2. Re distances on grids "really" being in multidimensional space, and not
just being the distances projected onto the flat plane that it's convenient
to represent on a page:
I've just made a little model with cocktail sticks that assures me that,
just as the distance between two points in 2-dimensional space is, by
Pythagoras:
2 2
square root of { (x2-X1) + (y2 - y1) }
so, when you go to 2 points anywhere in 3 dimensions, Pythagoras's Theorem
gives the distance between the points as:
2 2 2
square root of { (x2-X1) + (y2 - y1) + (z2 - z1) }
and, pretty obviously, if you have more dimensions, you just add another term
2
of the form: (x2-x1)
to the sum that you accumulate before you take the square root.
I expect you really knew that!
So, if we are talking about distances between points in the factor space of
an orthogonal PCA, the terms such as x1, x2, x3, etc are the set of factor
loadings for Element 1, and the terms such as y1, y2, y3, etc are the set
of factor loadings for Element 2, and you can find the distance between the
positions in which they would plot, by squaring the differences in their
scores on each factor, and then adding these terms up, and finally taking
the square root.

——

• TO BE DONE
**A)** List the steps the post on grid distances gives for finding the distance between where two elements would plot in the factor space of an orthogonal PCA.
**B)** Go on with the post on grid distances from where it stops.
The rows after this point come from a separate source.

• RECORDS SUPPLIED
——

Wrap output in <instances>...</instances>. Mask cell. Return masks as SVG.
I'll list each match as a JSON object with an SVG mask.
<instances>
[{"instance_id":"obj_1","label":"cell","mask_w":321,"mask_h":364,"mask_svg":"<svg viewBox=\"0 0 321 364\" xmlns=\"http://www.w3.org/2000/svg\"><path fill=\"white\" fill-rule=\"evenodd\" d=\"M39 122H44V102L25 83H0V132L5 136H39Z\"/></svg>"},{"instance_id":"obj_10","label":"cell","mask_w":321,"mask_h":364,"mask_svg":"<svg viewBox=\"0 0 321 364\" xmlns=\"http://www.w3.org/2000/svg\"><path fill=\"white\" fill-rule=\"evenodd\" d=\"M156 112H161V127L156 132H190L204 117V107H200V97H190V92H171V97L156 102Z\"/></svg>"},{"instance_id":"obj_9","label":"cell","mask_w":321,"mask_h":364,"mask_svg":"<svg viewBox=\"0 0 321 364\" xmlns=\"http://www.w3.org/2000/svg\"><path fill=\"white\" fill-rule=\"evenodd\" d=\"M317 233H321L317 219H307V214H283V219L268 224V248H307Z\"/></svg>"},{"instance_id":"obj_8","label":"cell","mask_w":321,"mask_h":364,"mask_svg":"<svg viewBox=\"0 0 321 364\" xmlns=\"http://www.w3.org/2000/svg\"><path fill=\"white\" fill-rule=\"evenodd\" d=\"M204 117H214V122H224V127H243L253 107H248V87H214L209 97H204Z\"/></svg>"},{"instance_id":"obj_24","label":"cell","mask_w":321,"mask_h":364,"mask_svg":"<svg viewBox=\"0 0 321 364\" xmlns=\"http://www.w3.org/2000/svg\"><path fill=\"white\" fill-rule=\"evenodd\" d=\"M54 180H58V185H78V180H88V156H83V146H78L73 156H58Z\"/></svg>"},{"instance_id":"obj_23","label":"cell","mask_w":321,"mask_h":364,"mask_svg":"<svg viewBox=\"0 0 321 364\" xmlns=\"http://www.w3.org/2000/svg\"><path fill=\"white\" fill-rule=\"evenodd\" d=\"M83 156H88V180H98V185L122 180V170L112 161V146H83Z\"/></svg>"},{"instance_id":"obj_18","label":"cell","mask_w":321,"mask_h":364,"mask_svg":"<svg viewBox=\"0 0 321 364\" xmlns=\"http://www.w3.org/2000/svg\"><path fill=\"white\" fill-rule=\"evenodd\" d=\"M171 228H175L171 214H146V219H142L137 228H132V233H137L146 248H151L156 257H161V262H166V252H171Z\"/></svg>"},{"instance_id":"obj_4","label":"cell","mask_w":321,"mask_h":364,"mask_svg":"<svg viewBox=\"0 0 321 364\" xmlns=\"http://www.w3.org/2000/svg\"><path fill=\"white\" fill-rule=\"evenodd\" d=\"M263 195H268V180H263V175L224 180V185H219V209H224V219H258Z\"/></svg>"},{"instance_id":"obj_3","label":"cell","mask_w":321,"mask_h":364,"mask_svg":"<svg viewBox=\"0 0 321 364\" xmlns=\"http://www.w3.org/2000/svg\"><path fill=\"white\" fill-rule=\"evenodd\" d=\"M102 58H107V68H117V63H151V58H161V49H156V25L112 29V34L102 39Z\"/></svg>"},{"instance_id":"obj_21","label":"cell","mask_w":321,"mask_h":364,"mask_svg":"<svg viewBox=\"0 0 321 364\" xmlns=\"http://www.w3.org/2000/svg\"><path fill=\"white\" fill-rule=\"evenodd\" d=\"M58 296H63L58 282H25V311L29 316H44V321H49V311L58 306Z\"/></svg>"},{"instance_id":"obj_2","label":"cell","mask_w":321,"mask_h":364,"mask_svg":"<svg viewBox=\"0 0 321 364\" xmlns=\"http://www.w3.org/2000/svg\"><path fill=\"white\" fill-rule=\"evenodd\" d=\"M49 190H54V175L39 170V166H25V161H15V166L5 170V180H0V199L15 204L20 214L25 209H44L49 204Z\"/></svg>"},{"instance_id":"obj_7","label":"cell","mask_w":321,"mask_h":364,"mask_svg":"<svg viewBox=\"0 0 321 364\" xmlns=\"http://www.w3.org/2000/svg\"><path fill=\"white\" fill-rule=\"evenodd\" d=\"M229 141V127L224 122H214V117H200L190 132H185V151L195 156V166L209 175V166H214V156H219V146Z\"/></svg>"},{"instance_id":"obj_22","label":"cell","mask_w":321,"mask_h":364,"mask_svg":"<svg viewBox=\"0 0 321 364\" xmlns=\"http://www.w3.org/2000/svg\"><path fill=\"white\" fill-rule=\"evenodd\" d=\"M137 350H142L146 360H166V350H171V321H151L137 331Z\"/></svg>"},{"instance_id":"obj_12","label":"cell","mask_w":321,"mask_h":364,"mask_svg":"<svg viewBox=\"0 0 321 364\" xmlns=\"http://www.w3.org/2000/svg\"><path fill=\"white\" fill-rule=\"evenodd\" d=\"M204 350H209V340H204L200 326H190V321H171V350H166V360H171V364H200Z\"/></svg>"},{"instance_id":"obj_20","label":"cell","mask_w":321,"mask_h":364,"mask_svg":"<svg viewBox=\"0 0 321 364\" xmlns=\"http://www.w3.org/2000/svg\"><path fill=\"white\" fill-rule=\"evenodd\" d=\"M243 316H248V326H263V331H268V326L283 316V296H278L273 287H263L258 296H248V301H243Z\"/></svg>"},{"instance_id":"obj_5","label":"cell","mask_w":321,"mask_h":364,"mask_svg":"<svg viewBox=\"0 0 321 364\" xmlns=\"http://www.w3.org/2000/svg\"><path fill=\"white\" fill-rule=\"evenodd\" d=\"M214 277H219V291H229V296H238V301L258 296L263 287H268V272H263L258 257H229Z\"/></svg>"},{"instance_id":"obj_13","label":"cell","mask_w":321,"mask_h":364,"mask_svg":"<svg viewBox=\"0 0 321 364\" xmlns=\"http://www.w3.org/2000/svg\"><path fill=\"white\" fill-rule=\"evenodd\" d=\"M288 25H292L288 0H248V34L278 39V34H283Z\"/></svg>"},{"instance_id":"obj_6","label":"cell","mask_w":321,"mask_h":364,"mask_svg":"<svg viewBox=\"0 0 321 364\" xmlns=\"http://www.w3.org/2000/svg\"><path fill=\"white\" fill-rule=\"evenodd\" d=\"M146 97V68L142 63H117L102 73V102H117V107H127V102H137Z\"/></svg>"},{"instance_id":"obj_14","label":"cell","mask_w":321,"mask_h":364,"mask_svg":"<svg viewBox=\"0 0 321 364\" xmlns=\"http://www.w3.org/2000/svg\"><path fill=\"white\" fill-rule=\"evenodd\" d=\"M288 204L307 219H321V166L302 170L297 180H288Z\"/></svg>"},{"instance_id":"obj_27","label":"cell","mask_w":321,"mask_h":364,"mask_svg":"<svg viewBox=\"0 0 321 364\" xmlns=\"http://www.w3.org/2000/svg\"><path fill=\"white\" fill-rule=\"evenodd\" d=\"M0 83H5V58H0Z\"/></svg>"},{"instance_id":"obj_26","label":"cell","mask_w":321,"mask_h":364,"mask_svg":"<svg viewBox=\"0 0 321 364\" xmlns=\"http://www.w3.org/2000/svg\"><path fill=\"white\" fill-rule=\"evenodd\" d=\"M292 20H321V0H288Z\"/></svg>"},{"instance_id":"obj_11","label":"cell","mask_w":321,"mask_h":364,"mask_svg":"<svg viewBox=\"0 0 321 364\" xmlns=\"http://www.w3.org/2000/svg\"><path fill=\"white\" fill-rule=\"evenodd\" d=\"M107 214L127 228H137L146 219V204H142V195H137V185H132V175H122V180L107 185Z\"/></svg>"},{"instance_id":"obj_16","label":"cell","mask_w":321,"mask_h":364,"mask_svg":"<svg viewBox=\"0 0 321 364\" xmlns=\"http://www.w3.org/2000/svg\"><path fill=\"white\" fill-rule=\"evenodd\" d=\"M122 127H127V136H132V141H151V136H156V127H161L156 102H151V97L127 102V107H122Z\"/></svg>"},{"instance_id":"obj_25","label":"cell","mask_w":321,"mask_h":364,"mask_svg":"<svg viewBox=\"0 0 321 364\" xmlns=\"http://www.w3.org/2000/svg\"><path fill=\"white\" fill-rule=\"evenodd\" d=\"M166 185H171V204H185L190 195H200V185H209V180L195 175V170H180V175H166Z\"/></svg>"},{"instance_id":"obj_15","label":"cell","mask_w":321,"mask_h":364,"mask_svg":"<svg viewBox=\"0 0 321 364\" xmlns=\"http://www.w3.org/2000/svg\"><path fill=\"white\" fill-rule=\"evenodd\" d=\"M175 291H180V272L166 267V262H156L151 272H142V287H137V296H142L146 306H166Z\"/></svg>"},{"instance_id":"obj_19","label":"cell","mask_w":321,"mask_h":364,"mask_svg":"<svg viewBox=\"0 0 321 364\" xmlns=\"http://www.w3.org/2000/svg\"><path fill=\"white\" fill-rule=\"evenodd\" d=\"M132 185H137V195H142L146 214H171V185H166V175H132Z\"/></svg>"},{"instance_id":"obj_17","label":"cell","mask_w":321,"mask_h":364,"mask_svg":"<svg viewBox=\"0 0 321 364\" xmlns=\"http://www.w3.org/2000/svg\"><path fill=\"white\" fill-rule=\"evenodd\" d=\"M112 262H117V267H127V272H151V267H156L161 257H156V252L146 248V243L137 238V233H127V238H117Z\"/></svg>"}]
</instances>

——

• EXPECTED RESPONSES
**A)**
- Square the differences in the two elements' scores on each factor.
- Add these squared terms up.
- Take the square root of the sum.

**B)**
Now J. Maxwell Legg has written that Patrick Slater developed a routine
along these lines for Ingrid, but he refers to it as probabilistic. I
don't see what can be probabilistic about it, once you've got the factor
scores (which, e.g., Minitab would give you). (This no doubt shows my
ignorance, but it seems to me that it's as deterministic as you'd expect
from Pythagoras!)
But of course the whole enterprise is probabilistic, in that if you did the
grid all over again you'd probably get different factors and factor
scores.
But at this stage of deriving a distance, aren't we just wanting to know
how far it is between those points, and the fuzziness of the entire
enterprise has receded into the background ofour minds. (?)
Am I missing something?
Tony Downing,
Dept. of Psychology, University of Newcastle upon Tyne, England.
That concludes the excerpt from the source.